It is true that the adverse rhetoric on fructose is valid in context with our high fructose (or high sugar) food environment, and not valid in context with the moderate consumption of fresh fruit. However, it is simply true that excessive to extreme consumption of fresh fruit is high fructose (and high glucose).

Fructose as a refined substance and fruit are completely different in the effect they have on the body, and also even the blood sugar. Eating ample fruit can help regulate or lower blood sugar, whereas even vegetables and of course especially starchy foods have troublesome effects on its right?

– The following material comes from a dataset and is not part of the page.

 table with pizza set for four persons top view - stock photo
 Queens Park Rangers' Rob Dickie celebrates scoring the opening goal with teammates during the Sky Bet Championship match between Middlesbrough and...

Most types of fruit contain a fair amount of glucose, so I can't see how consuming 'ample' amounts would lower blood sugar because 'ample' amounts implies a large glycemic load. The main point is, whole fruit is low GI so it doesn't induce rapid, high blood glucose spikes. The opposite is true of fruit juice.

On any practical level, consuming moderate amounts of whole fruit as part of a well rounded diet obviously better than consuming 'ample' juice or refined glucose and/or fructose food sources (I merely state the obvious).

On the surface it seems that fructose has a much lower the only marker or indicator of health, but it is definitely worth noting that consuming raw whole fresh fruit even with its crazy 'sugar content' does not harass blood sugar levels and instead can have a very positive impact on balancing them properly. I hope you're not actually comparing fruit fructose to other mutated sources though

I'm saying the 'fructose panic' is valid in our high fructose food environment, but not in the context of consuming moderate quantities of fruit as part of a well rounded whole food diet.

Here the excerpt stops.